Case #203 – May, 2007
Giemsa-stained thick and thin blood smears were examined as part of a screening protocol for refugees from a country that has areas of ongoing malaria transmission. Figures A and B were captured from the thick smear; Figures C and D were captured from the thin smear. What is your diagnosis? Based on what criteria?
No parasites were seen on the smears; the structures were artifacts. These structures, known as Howell-Jolly bodies, are remnants of nuclear material (chromatin) of the red blood cell. The presence of Howell-Jolly bodies indicates that the patient either does not have a spleen, or their spleen is not functioning correctly; the spleen typically filters these bodies.
Features that indicated these structures were artifacts were:
- On the thick blood smear the Howell-Jolly bodies appear round and dark-blue, or slightly red. Actual Plasmodium sp. parasites may have some yellowish pigment and blue cytoplasm.
- On the thin blood smear the Howell-Jolly bodies appeared as round, dark blue or bluish-black structures. A view of the thin smear helped determine that these structures were artifacts, not parasites.
Figures A and B below are from a different case in which the patient was positive for Plasmodium sp., but also had Howell-Jolly bodies.

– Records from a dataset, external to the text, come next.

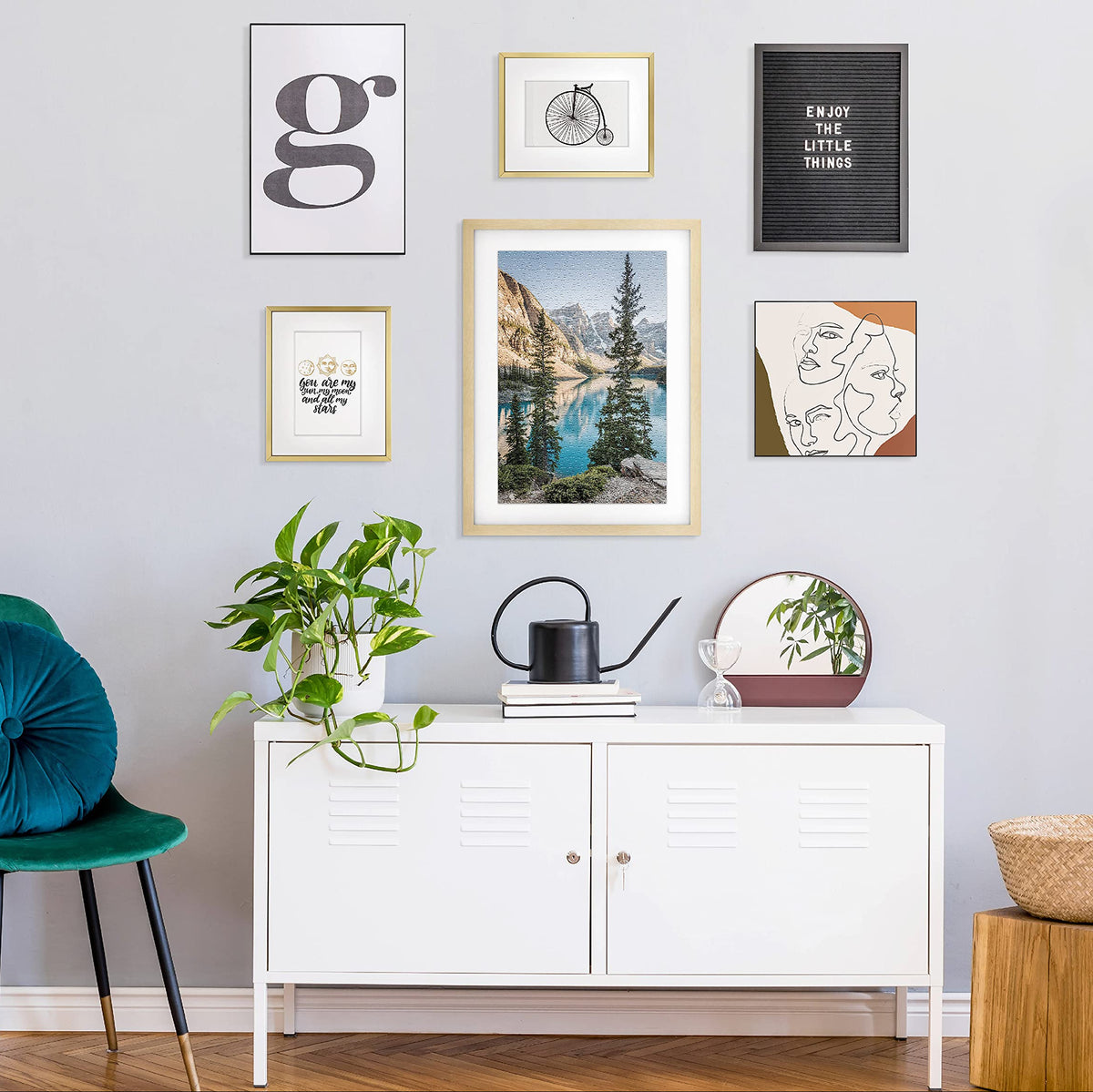 Living room with white cabinet, green chair, and various framed artworks on the wall.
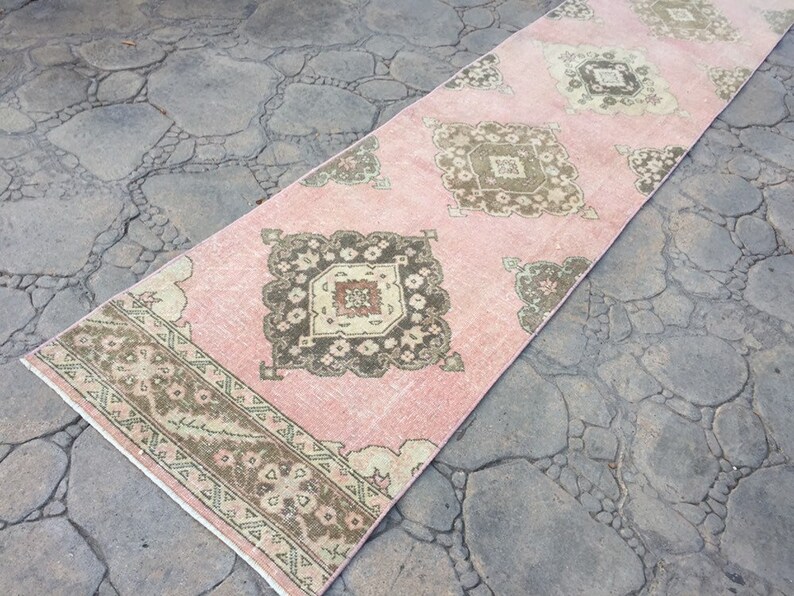 May include: A pink and brown patterned runner rug with a geometric design. The rug has a faded, vintage look.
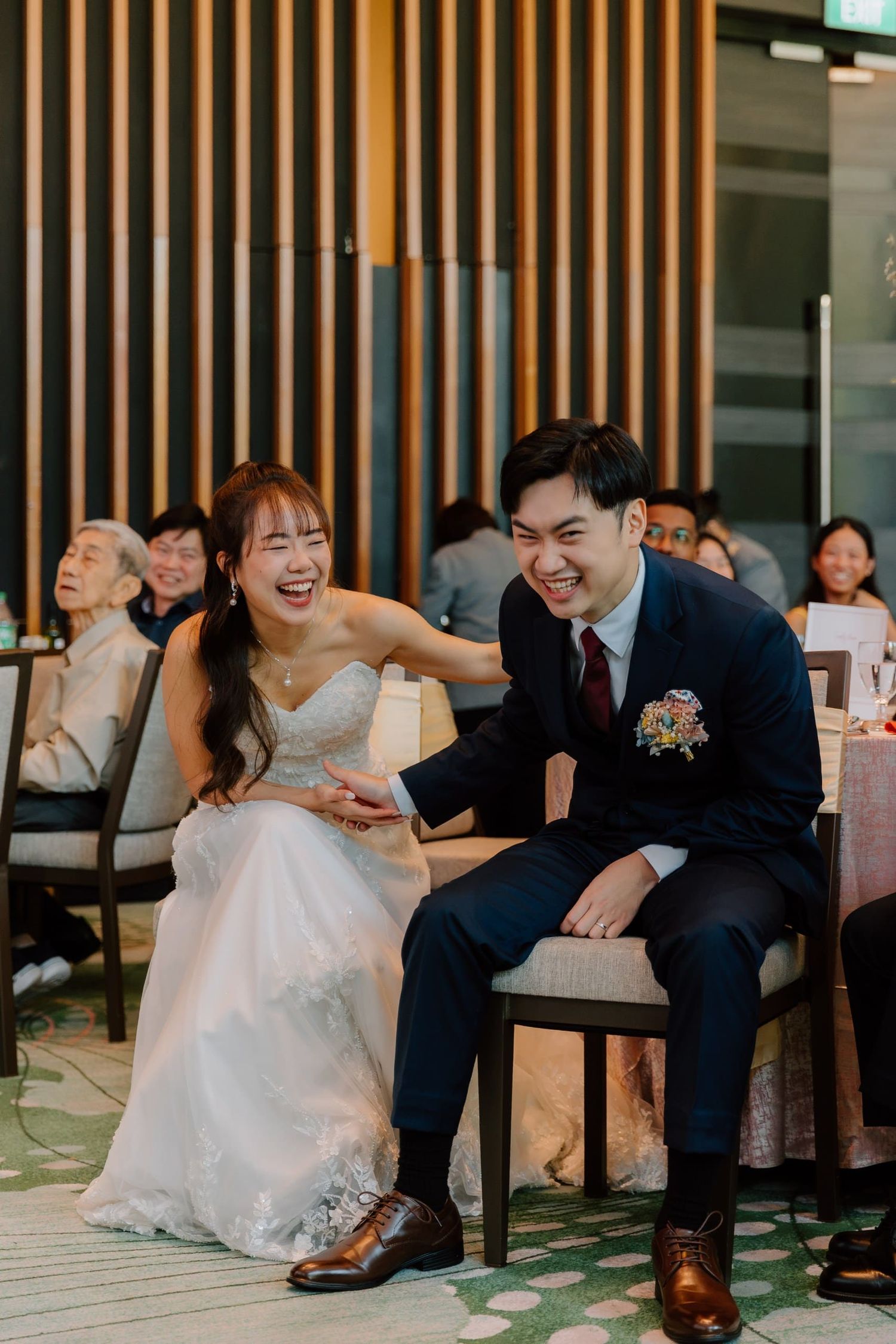 Bride and groom laughing joyfully together at their wedding reception, seated in elegant chairs at a banquet venue.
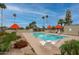 Community pool with lounge chairs, umbrellas, and lush landscaping offers a relaxing retreat at 14254 N Boxwood Ln # 158B, Fountain Hills, AZ 85268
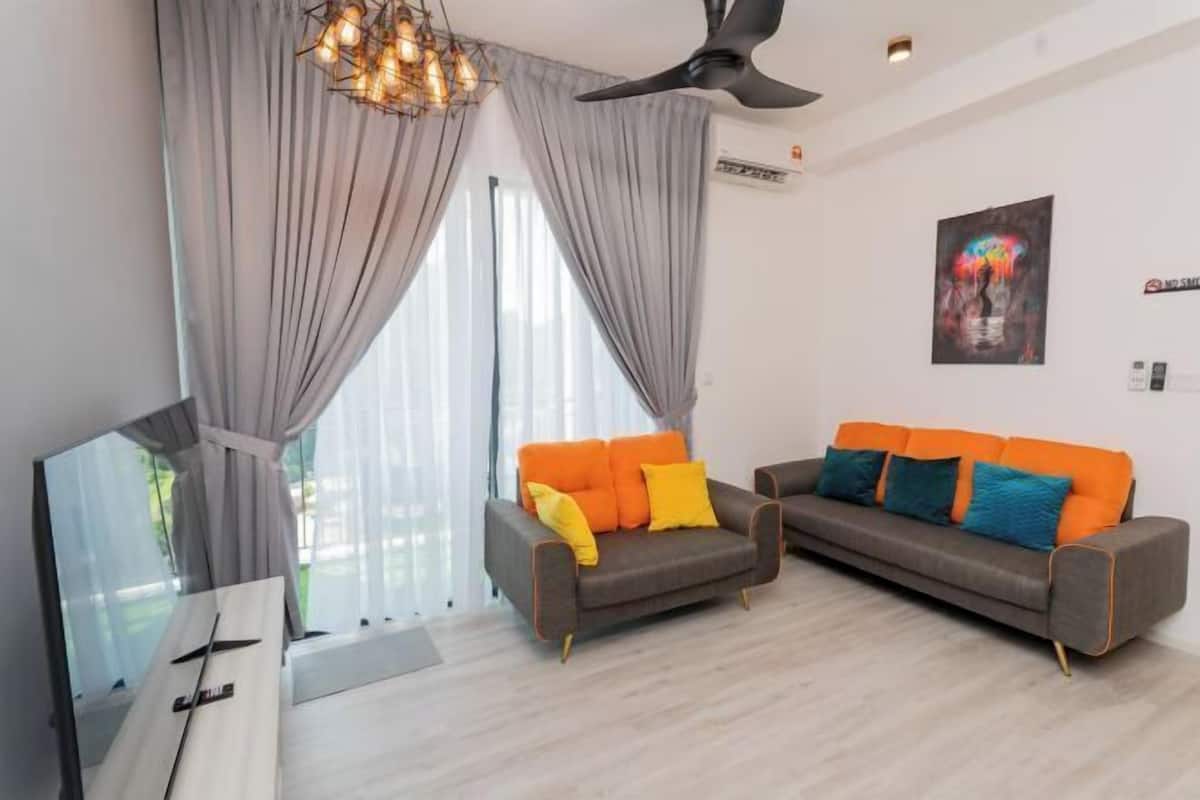 A modern living room with a sofa, TV, and curtains.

- In Figure A the black arrows point to the Plasmodium sp. parasites and the blue arrows point to the Howell-Jolly bodies in a thick smear.
- In Figure B two Plasmodium sp. parasites are visible (black arrows) as are the Howell-Jolly bodies (blue arrows).
Thick smears are useful for screening for Plasmodium spp. and Babesia sp. Follow-up examination of a thin smear is always recommended to confirm the presence and identification of possible parasites.
Images presented in the DPDx case studies are from specimens submitted for diagnosis or archiving. On rare occasions, clinical histories given may be partly fictitious.